Mary McCulley, a 2008 graduate of the MARC program, has accepted a tenure-track Assistant Professor position in the English Department at Cedarville University in Ohio. Mary is currently completing her dissertation on 19th-century women’s rhetoric and literature at Texas Christian University. She will start her new position in the fall.

Mark Busby was the featured author for the launch of the 2015 volume of The Mayo Review at Texas A&M University-Commerce on April 23.   As part of the launch, Mark conducted a morning writing workshop; presented a paper in the afternoon entitled “The Scholar as Novelist, the Novelist as Scholar”; and offered a reading from his novel Cedar Crossing in the evening. Two of his stories are featured in the new volume of The Mayo Review.

Students in Laura Ellis-Lai’s fall 2014 Honors writing course presented their work at the National Conference for Undergraduate Research last week at Eastern Washington University. Congratulations to undergraduate researchers Marcela Zuniga Arteaga, Brian Woods, Lindsey Robertson, Amber Cabading, and Glen Stevenson. Laura’s talk at the NCUR Faculty and Administrator Network, about the research she did as a result of participating in Texas State’s Faculty Learning Community on Globalization this year, was titled: “Supporting International Independent Research for Undergraduates.”

Octavio Pimentel has agreed to serve as Second Stage Reviewer for the 2016 Conference on College Composition and Communication.

Graduating MARC student Shaun Bryan has been accepted into the M.A. in Applied Philosophy and Ethics (MAAPE) program at Texas State for fall 2015. He plans to study the philosophy of cognition, logic, the philosophy of language and its connection to cognition, the philosophy of education, and the mind/body connection in continuation of his research into disability studies.

Miscellany – April 21, 2015

Congratulations:

After hearing about Dr. Komi Begedou’s research interests and the lack of American Literature available at his home institution in Togo, Sigma Tau Delta organized a book drive for the University of Lome. For the past academic year, Sigma Tau Delta has been collecting books in the English Department as well as at all Sigma functions.
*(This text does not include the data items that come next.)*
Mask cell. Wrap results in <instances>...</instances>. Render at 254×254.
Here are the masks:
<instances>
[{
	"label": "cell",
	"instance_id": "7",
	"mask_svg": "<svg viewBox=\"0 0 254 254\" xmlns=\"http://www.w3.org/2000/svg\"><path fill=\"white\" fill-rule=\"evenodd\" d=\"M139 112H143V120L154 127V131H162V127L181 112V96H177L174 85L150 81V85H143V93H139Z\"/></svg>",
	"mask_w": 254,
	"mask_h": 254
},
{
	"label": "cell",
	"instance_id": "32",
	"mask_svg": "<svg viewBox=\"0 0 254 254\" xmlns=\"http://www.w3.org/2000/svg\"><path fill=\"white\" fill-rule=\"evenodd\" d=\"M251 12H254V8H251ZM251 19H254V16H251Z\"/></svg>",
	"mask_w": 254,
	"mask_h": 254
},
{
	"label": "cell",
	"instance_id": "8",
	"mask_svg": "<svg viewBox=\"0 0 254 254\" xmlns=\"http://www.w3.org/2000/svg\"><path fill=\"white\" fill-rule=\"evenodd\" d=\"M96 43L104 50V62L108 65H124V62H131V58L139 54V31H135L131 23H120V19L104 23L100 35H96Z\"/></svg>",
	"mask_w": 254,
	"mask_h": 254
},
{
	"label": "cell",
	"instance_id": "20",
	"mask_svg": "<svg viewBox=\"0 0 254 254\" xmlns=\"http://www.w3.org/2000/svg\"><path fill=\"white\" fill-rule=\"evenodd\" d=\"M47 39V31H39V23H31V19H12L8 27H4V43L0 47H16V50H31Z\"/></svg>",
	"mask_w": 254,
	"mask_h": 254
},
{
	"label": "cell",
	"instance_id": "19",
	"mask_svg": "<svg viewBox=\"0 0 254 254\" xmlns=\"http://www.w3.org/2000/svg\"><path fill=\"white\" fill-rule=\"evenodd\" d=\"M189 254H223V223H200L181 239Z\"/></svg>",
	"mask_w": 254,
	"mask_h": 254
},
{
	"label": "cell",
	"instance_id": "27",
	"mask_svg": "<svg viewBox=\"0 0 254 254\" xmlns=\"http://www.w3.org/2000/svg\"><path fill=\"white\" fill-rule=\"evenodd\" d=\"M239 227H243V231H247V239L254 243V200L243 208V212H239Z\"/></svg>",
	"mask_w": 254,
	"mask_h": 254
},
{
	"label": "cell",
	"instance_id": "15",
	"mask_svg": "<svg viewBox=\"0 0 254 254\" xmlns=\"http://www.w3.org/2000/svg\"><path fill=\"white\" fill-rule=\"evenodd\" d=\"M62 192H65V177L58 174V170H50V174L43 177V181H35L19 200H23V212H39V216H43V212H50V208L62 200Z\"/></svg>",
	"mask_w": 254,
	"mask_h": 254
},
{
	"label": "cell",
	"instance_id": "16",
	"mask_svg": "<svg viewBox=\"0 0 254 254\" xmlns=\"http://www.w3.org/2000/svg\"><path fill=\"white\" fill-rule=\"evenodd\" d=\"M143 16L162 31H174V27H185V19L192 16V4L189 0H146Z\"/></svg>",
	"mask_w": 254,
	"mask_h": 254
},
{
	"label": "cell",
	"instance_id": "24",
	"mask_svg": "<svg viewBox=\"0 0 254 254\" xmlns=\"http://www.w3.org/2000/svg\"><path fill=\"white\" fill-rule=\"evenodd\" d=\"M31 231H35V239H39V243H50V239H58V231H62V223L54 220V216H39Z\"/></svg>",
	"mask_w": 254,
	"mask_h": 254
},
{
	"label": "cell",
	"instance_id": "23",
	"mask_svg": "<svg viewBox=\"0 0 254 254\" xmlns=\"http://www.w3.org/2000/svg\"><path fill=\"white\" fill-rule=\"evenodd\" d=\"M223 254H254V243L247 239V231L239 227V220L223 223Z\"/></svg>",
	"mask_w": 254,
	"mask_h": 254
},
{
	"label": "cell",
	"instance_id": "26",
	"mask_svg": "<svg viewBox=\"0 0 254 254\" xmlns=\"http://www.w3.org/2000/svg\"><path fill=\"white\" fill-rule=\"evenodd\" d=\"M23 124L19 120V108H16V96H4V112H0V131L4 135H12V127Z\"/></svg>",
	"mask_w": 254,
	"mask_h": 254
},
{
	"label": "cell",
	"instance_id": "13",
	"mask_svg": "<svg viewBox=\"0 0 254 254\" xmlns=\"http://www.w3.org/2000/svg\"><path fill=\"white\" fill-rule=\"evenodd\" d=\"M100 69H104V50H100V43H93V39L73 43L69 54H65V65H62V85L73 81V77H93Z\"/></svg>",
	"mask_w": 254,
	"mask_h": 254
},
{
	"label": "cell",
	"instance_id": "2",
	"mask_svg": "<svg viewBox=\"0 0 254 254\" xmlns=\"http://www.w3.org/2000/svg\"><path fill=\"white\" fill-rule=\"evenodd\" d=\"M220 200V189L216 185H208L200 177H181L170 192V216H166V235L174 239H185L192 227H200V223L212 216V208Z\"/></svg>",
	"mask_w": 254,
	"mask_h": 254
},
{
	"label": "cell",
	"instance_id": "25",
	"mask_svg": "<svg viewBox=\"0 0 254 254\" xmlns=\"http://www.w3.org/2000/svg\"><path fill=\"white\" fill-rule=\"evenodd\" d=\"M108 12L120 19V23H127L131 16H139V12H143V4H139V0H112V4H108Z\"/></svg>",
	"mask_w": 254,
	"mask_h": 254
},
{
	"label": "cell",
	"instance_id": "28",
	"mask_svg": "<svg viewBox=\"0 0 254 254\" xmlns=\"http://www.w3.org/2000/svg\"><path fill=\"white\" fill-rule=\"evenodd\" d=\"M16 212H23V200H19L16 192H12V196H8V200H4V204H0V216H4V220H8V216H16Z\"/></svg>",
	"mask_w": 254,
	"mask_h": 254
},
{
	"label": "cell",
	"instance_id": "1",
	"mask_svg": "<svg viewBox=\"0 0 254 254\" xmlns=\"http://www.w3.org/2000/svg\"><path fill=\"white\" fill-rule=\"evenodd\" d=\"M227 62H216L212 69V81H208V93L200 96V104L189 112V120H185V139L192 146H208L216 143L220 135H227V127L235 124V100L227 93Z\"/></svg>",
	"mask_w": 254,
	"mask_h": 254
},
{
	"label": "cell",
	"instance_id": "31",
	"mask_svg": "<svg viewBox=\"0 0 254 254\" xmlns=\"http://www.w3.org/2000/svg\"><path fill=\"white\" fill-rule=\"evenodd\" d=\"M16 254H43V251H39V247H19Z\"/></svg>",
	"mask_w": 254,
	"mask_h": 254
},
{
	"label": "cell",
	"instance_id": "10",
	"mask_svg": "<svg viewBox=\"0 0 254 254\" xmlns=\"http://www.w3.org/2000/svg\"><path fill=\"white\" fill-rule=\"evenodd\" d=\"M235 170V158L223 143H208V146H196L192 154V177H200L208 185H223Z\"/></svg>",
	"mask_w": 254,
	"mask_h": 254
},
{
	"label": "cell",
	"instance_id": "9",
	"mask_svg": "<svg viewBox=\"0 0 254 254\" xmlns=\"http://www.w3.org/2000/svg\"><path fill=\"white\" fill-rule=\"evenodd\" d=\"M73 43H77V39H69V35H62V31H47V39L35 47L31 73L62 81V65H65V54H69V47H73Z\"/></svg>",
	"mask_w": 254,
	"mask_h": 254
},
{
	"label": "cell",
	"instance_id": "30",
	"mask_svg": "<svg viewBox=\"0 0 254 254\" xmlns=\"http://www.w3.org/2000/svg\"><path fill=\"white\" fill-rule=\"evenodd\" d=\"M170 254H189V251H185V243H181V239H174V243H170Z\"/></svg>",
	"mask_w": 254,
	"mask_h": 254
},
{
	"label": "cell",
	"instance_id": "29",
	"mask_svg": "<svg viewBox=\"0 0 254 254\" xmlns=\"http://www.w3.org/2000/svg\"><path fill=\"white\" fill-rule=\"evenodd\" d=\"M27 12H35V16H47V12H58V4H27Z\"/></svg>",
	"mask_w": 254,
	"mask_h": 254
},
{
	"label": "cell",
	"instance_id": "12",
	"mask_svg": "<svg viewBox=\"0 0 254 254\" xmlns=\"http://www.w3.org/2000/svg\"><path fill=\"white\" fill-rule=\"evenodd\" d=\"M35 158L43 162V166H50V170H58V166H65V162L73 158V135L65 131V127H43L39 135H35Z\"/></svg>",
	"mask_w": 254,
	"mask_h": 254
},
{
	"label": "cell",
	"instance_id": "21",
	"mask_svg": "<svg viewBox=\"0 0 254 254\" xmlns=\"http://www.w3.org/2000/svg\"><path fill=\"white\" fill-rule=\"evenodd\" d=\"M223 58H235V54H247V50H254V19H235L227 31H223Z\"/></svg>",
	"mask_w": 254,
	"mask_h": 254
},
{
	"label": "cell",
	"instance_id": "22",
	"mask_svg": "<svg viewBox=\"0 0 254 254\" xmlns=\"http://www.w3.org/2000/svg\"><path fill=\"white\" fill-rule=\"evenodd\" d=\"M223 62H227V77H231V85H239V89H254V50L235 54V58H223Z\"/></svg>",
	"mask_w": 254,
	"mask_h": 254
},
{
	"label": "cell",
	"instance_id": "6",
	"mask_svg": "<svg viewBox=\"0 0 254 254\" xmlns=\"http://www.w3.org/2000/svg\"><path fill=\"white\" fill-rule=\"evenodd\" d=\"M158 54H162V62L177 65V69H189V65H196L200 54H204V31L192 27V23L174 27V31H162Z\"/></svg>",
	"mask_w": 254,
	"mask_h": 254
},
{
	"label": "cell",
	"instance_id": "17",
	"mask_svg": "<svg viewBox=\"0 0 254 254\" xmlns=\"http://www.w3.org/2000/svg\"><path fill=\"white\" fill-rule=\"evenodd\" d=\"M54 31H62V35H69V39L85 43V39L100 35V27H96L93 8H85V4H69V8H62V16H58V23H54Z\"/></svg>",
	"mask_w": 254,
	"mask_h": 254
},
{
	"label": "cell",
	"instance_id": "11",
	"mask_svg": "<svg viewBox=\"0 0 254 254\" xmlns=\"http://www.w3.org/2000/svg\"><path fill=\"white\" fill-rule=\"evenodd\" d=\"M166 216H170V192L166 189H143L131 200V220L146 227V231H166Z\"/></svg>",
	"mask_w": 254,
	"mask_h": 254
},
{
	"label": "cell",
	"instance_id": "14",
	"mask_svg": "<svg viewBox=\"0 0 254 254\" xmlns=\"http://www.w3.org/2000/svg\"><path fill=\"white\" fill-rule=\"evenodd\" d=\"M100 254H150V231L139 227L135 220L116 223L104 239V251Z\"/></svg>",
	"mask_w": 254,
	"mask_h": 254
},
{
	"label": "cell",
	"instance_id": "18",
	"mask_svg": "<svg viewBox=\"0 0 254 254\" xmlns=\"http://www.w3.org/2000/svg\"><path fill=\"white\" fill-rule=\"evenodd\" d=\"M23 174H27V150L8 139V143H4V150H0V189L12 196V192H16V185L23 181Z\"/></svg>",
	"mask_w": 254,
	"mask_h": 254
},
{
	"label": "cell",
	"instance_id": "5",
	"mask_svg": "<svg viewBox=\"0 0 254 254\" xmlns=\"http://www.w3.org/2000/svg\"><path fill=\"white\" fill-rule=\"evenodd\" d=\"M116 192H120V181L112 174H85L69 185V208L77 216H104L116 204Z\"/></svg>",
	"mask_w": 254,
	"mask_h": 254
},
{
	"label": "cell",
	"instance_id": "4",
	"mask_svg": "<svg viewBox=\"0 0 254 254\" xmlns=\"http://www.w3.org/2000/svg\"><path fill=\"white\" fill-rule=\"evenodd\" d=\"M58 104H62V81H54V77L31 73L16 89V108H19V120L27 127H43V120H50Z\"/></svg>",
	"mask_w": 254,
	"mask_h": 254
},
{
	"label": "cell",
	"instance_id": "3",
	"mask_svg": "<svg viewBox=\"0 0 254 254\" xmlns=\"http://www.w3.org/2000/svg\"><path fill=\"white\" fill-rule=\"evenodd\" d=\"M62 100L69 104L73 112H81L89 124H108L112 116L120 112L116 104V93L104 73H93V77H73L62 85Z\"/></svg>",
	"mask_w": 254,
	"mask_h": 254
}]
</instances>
As a result, they will be sending 269 books to Dr. Begedou’s university this May.

Cecily Parks’s second poetry collection, O’Nights, was published this month by Alice James Books.

Pinfan Zhu’s article “Against Cultural Influence on Structuring a Discourse for Cross-Cultural Communication” was published as the lead article in the March 2015 issues of International Journal of Liberal Arts and Social Science. “The Impact of Business Cultural Values on Homepage Design That May Affect International Business” has been accepted by the Journal of Technical Writing & Communication.

Marilynn Olson presented “Billy Whiskers: Frances Trego Montgomery’s Primer for Two-Legged Kids (1902-1930)” at the Child and Citizenship symposium of the Critical Childhood Studies Seminar, held at Texas A&M, March 27th.

Rob Tally was named Outstanding Professor of the Year by Sigma Tau Delta.

Gabriel Schnell, graduating MFA fiction student, has accepted a position as an 11th grade Writing teacher at Gestalt Community Schools in Memphis, TN.

On April 15, several former student teachers participated in a panel organized by Stephanie Noll, Lindy Kosmitis, Sarah Youree, Keith Needham, and Laura Sims. The panelists – Kylie Cooper, Zach Soto, and Michele Benage – spoke to current student teachers in English about their experiences as new teachers. The panelists were given books for their classrooms thanks to Stephanie’s project, Old Books for New Teachers, which helps recent Texas State graduates build their classroom libraries.

2007 fiction graduate Amelia Gray’s third story collection, Gutshot, has just been published by FSG. To read its NPR review, click on this link: http://www.npr.org/2015/04/14/397071343/gutshot-is-gloriously-grand-guignol.

Lindy Kosmitis has been name 2014-15 Honors Professor of the Year.

Susan Morrison has been awarded the title of Honorary Professor of International Studies for a three-year term, beginning in the 2015-16 budget cycle. This is a renewal; Susan was also an Honorary Professor of International Studies for the 2012-15 cycle.